Goal of the exercise: Every line of the data should be written out exactly, with the pictures left out.

Recorded information:
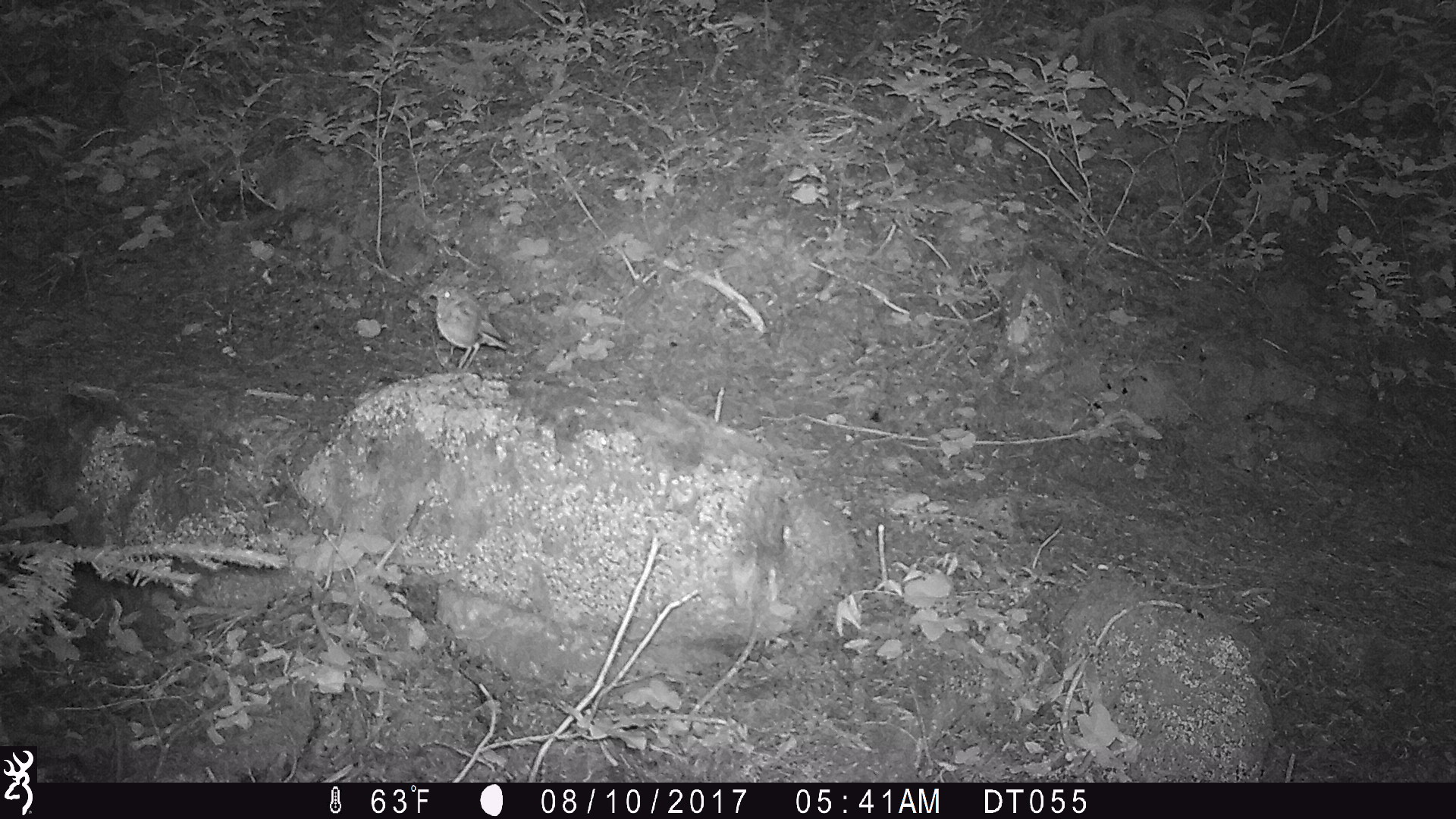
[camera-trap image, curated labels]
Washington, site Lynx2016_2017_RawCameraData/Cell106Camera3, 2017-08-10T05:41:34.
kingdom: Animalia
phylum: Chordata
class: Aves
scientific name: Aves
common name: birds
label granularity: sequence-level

Your response:
[camera-trap image, curated labels]
Washington, site Lynx2016_2017_RawCameraData/Cell106Camera3, 2017-08-10T05:41:34.
kingdom: Animalia
phylum: Chordata
class: Aves
scientific name: Aves
common name: birds
label granularity: sequence-level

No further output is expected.